Thanks, jschiwal. I was thinking that using the linux as the base for external drive connections may work best. I am working on mounting the external NTFS drives on the LINUX machine, but I keep bumping up against my hurdle (mountain?) of inexperience.
I have installed fuse-ntfs-3g.x86_64 0:1.2812-1.el5.rf successfully using
Code:
sudo yum --enablerepo=rpmforge install fuse fuse-ntfs-3g dkms dkms-fuse
, but my external still won't mount.
It seems that modprobe adds (or removes) modules from the Linux kernel (from the man page); how does this differ from using yum to install? Is the modeprobe command needed if yum works?
Back to the mount issue.
My 1TB drive shows up as a "volume" under the "computer" folder. If I double click on it, I get the error "cannot mount volume...ntfs file system...not supported...."

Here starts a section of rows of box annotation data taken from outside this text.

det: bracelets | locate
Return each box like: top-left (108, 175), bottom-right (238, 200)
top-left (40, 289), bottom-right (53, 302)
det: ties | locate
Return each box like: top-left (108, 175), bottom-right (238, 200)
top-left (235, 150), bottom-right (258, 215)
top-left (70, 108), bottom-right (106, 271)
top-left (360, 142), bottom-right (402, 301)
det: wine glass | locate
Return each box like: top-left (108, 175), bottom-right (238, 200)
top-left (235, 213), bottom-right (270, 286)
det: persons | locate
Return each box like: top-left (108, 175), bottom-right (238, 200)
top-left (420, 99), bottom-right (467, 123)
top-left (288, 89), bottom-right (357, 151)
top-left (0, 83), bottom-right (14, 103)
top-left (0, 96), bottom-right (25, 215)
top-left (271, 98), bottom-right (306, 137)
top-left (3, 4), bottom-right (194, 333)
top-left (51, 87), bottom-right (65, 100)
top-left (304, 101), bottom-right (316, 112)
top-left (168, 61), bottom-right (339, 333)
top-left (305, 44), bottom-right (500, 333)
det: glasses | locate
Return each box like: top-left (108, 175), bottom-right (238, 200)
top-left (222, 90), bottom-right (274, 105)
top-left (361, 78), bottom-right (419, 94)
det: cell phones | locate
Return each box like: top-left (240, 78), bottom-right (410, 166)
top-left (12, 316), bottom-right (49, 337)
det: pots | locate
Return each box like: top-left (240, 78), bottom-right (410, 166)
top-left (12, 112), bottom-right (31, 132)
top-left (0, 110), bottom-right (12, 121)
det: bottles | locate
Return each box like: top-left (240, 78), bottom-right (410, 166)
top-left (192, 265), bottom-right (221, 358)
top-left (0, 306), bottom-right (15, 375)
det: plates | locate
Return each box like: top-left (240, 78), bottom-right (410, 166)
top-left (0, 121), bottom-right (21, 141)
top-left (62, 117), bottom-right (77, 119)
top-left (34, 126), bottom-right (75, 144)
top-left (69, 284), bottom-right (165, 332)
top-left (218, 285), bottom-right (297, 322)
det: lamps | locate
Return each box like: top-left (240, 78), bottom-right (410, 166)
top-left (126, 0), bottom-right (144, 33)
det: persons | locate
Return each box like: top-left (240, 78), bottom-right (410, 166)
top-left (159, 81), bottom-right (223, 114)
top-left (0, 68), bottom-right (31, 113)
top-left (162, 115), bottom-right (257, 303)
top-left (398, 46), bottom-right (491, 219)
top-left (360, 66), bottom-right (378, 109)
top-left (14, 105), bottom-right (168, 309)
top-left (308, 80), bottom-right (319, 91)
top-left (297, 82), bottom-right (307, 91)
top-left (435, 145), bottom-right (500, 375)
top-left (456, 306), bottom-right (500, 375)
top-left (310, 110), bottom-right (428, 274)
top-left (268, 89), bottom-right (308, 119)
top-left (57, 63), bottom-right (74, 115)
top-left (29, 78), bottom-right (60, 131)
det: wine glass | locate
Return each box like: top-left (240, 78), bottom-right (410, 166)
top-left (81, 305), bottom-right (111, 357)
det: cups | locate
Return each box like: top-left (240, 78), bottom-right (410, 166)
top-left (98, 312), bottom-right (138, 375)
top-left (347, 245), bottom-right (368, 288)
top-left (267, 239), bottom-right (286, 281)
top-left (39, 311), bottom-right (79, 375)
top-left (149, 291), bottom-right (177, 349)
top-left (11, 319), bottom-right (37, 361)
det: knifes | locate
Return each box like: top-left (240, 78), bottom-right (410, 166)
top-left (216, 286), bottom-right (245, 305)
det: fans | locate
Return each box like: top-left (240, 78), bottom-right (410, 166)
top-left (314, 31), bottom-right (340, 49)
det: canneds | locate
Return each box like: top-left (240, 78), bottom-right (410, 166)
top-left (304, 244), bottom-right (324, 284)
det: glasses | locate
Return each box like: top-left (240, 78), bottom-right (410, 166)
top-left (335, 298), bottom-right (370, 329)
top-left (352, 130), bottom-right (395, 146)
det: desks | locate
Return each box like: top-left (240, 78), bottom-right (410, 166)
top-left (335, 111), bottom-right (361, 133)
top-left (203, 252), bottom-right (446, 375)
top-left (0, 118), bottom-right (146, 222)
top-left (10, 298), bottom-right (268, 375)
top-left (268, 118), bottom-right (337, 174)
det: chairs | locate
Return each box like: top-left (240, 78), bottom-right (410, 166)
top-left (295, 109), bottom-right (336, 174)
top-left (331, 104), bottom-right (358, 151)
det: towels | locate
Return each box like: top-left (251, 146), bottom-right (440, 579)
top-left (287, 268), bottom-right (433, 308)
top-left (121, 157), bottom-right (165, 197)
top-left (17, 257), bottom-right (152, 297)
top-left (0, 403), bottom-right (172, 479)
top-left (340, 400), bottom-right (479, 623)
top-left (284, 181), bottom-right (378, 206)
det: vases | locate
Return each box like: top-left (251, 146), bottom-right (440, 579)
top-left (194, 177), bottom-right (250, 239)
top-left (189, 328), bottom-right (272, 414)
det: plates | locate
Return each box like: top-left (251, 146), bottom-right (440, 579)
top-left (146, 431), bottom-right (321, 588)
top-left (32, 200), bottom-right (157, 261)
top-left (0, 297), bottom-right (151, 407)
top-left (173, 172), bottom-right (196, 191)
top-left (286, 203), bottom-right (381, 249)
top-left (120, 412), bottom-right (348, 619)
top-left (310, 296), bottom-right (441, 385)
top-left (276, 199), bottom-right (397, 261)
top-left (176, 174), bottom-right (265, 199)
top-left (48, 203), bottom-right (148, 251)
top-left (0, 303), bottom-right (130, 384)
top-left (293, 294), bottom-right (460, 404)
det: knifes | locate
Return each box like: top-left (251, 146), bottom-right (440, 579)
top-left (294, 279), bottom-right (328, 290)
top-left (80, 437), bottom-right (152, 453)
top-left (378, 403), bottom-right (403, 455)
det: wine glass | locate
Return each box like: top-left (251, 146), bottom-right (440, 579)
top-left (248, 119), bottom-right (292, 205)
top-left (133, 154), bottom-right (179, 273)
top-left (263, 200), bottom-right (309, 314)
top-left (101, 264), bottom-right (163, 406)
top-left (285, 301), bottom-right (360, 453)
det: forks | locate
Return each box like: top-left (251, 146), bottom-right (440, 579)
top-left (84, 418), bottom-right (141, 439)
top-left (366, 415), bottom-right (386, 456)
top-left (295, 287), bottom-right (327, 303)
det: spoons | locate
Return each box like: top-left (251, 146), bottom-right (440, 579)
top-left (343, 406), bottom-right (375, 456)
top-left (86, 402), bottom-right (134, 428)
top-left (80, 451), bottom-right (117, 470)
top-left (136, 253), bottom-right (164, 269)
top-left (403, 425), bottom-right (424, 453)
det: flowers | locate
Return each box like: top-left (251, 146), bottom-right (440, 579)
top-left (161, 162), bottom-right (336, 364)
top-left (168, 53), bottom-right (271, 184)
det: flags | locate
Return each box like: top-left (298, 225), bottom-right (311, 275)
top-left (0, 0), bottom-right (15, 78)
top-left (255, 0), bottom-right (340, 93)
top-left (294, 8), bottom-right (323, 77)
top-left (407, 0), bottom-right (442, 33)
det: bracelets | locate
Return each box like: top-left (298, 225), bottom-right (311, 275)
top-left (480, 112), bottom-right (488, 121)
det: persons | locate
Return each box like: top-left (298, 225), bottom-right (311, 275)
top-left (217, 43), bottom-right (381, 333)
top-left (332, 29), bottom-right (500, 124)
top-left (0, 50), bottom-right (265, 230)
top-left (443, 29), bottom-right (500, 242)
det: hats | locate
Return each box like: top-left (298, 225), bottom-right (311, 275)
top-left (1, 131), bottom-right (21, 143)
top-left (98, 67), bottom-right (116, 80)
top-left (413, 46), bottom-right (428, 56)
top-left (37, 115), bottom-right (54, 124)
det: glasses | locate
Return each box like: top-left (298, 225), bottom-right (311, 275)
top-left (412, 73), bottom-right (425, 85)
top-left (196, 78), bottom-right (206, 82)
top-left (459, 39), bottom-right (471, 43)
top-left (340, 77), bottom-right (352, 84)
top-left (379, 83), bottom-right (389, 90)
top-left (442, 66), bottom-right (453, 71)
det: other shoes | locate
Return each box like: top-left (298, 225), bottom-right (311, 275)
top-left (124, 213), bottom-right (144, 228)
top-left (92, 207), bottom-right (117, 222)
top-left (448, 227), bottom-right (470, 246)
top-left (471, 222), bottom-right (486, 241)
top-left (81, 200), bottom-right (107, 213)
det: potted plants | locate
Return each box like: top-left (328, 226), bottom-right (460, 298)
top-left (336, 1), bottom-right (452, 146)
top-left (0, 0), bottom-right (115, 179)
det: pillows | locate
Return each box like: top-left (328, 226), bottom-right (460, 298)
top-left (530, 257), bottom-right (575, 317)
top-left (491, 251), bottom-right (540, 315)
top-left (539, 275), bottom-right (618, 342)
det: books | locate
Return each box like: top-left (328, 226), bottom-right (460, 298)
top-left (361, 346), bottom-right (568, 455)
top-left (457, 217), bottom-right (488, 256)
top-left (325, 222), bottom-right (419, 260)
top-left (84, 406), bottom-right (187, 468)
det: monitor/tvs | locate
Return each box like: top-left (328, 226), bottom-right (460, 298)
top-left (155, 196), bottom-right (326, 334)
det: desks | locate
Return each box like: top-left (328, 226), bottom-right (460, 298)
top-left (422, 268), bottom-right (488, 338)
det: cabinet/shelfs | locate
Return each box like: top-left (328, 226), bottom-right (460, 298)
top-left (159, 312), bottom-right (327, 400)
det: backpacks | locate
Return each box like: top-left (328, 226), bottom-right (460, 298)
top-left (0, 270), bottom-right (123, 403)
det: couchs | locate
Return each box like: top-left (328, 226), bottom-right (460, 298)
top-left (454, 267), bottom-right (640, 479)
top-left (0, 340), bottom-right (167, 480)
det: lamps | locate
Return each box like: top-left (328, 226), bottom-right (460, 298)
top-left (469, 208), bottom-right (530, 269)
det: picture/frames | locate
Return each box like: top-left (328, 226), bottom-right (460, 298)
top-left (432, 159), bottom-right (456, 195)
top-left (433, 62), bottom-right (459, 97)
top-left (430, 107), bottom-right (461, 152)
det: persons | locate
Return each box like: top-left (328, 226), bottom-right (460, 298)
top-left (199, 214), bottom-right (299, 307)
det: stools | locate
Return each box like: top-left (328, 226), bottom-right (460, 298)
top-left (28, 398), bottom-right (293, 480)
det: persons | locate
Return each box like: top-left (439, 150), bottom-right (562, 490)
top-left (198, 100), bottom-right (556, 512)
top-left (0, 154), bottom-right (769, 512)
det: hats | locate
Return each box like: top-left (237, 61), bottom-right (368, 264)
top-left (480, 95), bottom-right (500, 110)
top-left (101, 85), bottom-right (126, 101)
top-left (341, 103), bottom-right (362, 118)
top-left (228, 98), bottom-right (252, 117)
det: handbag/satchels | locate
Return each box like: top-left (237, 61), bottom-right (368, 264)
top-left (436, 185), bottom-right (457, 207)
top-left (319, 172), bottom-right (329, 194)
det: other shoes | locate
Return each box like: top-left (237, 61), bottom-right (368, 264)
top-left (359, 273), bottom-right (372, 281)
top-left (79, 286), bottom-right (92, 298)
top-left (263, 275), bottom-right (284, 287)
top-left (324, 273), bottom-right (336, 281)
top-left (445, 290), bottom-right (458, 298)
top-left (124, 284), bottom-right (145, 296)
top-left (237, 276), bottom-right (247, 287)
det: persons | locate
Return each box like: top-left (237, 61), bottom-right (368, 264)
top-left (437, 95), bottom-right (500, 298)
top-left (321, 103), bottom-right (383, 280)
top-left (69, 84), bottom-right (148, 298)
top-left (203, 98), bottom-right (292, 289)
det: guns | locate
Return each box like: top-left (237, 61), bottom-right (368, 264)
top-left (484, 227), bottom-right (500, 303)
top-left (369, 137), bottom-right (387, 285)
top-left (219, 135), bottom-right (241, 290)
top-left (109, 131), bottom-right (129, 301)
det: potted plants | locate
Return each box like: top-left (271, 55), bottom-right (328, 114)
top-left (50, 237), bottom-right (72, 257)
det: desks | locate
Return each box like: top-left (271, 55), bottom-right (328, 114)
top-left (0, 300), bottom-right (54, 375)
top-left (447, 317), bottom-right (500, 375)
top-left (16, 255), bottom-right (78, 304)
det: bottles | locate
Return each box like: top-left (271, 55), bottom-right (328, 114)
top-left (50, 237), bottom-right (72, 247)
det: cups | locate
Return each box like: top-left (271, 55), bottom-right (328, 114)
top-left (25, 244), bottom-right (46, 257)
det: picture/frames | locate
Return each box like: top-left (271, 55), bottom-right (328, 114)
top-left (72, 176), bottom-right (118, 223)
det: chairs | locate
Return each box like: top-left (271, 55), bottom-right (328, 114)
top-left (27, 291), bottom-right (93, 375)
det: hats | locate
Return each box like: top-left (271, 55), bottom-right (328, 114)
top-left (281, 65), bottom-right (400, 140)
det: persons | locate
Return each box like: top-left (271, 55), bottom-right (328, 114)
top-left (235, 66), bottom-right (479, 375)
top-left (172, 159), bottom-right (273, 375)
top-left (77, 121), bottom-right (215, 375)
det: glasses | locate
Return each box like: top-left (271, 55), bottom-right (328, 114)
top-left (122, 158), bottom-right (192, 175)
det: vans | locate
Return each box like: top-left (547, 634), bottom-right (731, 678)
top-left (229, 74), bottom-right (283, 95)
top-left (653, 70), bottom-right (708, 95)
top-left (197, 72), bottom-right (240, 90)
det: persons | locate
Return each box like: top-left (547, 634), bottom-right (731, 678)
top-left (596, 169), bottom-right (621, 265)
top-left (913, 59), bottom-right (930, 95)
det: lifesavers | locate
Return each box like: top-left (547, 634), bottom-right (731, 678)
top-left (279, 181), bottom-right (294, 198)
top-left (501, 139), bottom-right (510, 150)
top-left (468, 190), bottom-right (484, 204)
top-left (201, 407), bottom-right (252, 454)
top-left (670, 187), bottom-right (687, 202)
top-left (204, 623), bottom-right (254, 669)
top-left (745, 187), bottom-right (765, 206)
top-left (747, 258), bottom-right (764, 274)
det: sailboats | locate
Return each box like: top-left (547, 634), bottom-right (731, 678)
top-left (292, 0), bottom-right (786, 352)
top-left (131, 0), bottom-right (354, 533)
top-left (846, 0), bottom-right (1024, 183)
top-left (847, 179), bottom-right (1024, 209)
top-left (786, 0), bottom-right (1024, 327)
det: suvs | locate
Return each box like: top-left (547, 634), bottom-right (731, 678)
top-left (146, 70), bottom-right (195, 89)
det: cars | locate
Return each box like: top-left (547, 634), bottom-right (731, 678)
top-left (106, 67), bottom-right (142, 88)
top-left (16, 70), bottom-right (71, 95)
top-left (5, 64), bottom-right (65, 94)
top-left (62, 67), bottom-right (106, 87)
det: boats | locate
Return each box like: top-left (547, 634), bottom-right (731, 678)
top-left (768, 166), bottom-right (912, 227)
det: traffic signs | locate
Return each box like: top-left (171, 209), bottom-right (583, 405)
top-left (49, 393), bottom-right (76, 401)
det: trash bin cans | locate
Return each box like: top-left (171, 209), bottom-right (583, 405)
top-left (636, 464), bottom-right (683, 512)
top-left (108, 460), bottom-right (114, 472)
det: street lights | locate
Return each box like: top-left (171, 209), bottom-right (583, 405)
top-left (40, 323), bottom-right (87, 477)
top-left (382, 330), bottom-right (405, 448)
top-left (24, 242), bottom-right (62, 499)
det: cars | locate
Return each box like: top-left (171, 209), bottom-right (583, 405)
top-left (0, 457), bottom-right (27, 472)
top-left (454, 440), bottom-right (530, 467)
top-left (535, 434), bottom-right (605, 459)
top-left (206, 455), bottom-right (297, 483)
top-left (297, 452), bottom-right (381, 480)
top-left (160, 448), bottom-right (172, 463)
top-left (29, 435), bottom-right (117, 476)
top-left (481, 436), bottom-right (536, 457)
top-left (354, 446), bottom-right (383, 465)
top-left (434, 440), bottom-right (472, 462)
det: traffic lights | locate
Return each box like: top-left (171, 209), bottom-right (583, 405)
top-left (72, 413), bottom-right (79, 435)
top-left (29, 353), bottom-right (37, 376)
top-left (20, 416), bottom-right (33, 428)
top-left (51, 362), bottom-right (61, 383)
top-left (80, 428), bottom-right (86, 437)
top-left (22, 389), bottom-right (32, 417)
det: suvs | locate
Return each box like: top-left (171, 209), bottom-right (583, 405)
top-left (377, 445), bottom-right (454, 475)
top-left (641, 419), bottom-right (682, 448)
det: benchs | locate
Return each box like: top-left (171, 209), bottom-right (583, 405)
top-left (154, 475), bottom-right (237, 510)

I am just as unsuccessful if I try the command line (which I'd prefer to learn anyway).
Code:
sudo mount -t ntfs-3g /dev/sda1 /mnt/usb
NTFS signature is missing.
Failed to mount '/dev/sda1': Invalid argument
The device '/dev/sda1' doesn't have a valid NTFS.
Maybe you selected the wrong device? Or the whole disk instead of a
partition (e.g. /dev/hda, not /dev/hda1)? Or the other way around?
[rmueller@localhost ~]$
This error may be more descriptive and seems to indicate that I have no clue which USB device I am connected to. How do I find this out??? Is there a command to detect the active USB ports and their path location?